The West, according to Mahbubani, must come to terms with the fact that it no longer has the capacity to rule – in a maximalist, hegemonic way – over the “rest.” This will require it to be far more self-critical, recognizing that its failed policies in the developing world since 1989 – including in Iraq, Libya, and Syria – mean that it is now rarely viewed as an effective or benign force abroad. Indeed, the only way to reverse the decline in the West’s geopolitical standing is to re-legitimize international institutions such as the UN. This may be all the more important given the need for Europe and the US to adjust with “strategic cunning” to their diverging interests: the US must focus on China, while Europe must focus on the Arab world and Russia.

THE FUTURE IS UNWRITTEN

Has the West Lost It? is ultimately a call for the West to get off its high horse and recognize the reality of its position in today’s world. For Mahbubani, the West is not doomed so much as confused and insecure. Yet it can and should come back – a development that would be good for the world.

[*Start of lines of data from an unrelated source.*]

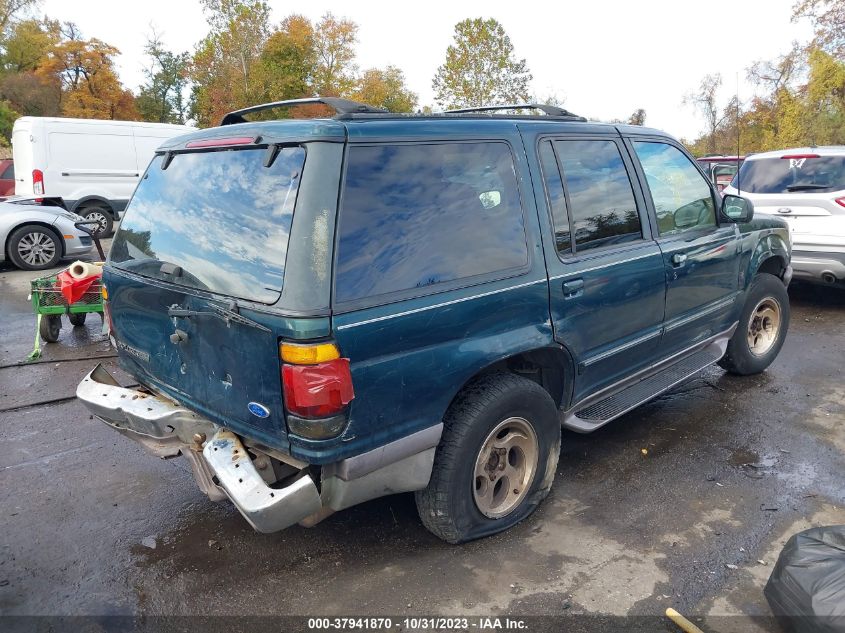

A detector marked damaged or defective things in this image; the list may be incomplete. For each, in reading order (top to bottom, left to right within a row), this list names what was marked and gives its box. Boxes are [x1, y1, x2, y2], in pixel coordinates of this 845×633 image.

damaged rear bumper [77, 362, 442, 532]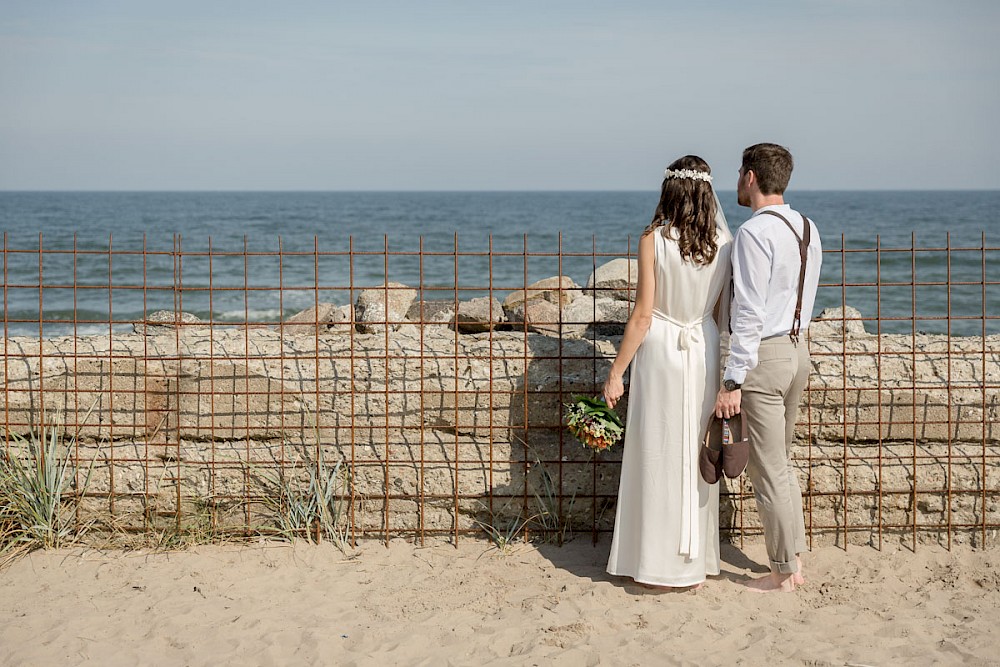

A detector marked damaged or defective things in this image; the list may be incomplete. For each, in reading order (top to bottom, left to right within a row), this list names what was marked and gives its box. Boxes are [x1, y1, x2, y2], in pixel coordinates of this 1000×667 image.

rusty wire mesh fence [0, 232, 996, 552]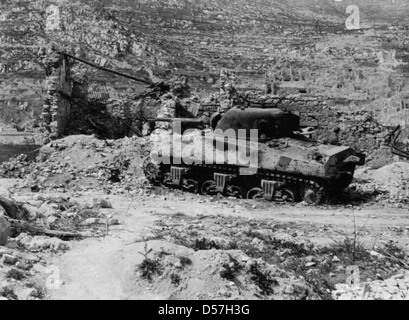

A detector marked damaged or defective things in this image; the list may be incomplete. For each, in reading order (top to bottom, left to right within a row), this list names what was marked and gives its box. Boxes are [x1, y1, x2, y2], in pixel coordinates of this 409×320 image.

damaged tank [143, 106, 364, 204]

Goldberg, too, believes that the West – which, to him, revolves around the US – can reverse its decline, but only if it returns to the type of Christian morality that he believes underpinned the “Miracle” of liberal democratic capitalism. Given surging neo-nationalism and populism across the West, however, Goldberg probably holds out less hope than Mahbubani.

For Fischer, the West is too divided and exhausted by crisis to be able to pursue collective action. Given this, we may be headed toward geopolitical chaos and even armed conflict – a conclusion reflected in increased talk of a “Thucydides Trap,” in which the challenge a rising power (China) poses to an established one (the US) leads to war. Yet steps can be taken to bolster the West, especially greater European integration and NATO reforms that expand Europe’s role in global security.

Winkler, for all his learnedness and astute observations, leaves the fundamental question of the West’s future unanswered. He implies that the coming shift will be bumpy, because the West may not rise to the coming challenge. Still, it could end up muddling through. Perhaps Trump will overplay his hand, leading the Republican establishment to turn on him. Perhaps the political winds will turn against the Brexiteers and Europe’s illiberal leaders in Hungary, Poland, Italy, and elsewhere.

For all their differences, all four books anticipate a future that is decidedly bleaker than that presented in other recent works of macro-historical analysis. For example, Yuval Noah Harari’s Homo Deus proclaims a coming golden age in which humanity conquers famine, plague, and war. If nothing else, the popularity of Harari’s book  which has undoubtedly sold many more copies than these four combined – serves to remind us that no matter what happens to whatever notion of the West we cherish, its legacy of reason and liberty will live on.